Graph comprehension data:

* * * *

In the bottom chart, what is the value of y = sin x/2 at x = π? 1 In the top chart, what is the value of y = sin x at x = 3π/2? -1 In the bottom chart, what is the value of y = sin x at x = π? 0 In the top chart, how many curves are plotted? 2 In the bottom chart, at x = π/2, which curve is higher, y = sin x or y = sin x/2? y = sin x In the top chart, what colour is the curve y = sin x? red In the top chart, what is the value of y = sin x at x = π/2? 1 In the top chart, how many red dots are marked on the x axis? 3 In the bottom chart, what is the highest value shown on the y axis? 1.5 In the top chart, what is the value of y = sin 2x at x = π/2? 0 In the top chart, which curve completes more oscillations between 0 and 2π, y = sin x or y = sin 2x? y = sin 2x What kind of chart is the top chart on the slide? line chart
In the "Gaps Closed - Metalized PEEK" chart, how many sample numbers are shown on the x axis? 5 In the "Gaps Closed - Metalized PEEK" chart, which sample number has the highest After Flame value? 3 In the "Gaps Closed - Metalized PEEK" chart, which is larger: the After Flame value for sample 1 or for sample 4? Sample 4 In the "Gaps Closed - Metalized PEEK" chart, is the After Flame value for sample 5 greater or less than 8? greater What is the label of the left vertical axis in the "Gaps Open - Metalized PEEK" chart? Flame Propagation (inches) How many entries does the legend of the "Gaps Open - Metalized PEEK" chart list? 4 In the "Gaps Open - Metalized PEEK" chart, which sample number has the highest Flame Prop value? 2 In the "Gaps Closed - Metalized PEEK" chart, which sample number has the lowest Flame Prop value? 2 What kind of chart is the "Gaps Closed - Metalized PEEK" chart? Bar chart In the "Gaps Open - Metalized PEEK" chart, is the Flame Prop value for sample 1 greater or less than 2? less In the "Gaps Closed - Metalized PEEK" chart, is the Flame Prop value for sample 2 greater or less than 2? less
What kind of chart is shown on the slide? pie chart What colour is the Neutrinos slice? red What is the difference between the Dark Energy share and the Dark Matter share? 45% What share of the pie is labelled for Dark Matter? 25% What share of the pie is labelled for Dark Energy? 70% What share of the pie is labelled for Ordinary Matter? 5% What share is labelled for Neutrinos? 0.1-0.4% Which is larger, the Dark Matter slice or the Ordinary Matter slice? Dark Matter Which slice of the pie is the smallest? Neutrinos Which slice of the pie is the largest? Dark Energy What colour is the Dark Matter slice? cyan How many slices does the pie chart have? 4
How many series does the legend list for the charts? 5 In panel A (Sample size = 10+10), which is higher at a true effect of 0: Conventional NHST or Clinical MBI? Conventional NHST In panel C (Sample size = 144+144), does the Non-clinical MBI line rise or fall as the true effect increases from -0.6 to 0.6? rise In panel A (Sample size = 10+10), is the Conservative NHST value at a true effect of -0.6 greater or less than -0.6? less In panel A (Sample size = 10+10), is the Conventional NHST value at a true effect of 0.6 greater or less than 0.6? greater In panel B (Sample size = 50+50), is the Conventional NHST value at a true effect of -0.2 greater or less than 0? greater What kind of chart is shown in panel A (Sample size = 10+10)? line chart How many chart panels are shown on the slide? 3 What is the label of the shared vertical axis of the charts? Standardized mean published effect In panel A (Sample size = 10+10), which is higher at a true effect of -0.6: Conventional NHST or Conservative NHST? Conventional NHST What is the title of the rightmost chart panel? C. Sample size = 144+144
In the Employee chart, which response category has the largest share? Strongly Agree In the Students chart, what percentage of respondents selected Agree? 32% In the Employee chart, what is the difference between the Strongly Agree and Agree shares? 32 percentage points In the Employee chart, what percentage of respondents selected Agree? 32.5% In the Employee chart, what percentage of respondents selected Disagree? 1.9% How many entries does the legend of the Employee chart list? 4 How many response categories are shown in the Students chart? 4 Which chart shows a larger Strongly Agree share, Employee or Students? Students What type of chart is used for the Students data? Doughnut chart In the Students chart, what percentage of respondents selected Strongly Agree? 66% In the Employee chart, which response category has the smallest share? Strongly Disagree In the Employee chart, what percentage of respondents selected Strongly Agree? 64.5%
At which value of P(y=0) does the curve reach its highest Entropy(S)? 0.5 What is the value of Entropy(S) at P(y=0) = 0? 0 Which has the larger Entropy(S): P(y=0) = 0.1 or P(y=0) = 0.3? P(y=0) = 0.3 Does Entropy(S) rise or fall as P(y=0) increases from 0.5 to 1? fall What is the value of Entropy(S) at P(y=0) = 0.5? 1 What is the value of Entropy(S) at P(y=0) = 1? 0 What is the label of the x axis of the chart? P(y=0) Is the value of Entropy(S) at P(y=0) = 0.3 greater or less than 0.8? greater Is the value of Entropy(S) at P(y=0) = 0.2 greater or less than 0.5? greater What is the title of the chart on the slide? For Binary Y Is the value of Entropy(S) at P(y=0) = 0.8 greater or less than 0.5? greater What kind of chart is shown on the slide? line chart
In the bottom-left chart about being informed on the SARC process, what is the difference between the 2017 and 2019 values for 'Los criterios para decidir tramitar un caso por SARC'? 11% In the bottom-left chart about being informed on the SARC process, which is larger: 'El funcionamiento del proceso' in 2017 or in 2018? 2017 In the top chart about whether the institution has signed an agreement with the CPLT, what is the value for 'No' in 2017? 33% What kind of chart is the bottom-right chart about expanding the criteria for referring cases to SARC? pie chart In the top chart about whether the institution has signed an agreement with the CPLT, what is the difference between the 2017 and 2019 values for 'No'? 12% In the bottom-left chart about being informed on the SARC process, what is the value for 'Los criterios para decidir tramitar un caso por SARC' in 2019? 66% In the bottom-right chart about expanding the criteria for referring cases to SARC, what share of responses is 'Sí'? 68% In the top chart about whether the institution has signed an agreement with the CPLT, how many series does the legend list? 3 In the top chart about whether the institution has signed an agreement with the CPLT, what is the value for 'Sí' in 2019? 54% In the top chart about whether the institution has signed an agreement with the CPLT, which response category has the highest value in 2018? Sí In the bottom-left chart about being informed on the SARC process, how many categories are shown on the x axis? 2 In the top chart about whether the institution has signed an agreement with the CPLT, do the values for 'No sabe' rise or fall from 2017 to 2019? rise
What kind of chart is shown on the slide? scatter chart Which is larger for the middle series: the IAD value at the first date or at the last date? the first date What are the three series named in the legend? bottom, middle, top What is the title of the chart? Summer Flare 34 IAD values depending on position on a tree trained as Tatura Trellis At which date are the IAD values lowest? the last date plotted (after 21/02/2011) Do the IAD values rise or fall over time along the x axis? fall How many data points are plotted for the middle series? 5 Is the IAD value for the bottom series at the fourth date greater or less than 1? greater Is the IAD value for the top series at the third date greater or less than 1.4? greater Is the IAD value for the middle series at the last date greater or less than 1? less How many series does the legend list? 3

* * * *

Find each line in the data above that contains the word "largest" and copy those lines in full.

What kind of chart is shown on the slide? pie chart What colour is the Neutrinos slice? red What is the difference between the Dark Energy share and the Dark Matter share? 45% What share of the pie is labelled for Dark Matter? 25% What share of the pie is labelled for Dark Energy? 70% What share of the pie is labelled for Ordinary Matter? 5% What share is labelled for Neutrinos? 0.1-0.4% Which is larger, the Dark Matter slice or the Ordinary Matter slice? Dark Matter Which slice of the pie is the smallest? Neutrinos Which slice of the pie is the largest? Dark Energy What colour is the Dark Matter slice? cyan How many slices does the pie chart have? 4
In the Employee chart, which response category has the largest share? Strongly Agree In the Students chart, what percentage of respondents selected Agree? 32% In the Employee chart, what is the difference between the Strongly Agree and Agree shares? 32 percentage points In the Employee chart, what percentage of respondents selected Agree? 32.5% In the Employee chart, what percentage of respondents selected Disagree? 1.9% How many entries does the legend of the Employee chart list? 4 How many response categories are shown in the Students chart? 4 Which chart shows a larger Strongly Agree share, Employee or Students? Students What type of chart is used for the Students data? Doughnut chart In the Students chart, what percentage of respondents selected Strongly Agree? 66% In the Employee chart, which response category has the smallest share? Strongly Disagree In the Employee chart, what percentage of respondents selected Strongly Agree? 64.5%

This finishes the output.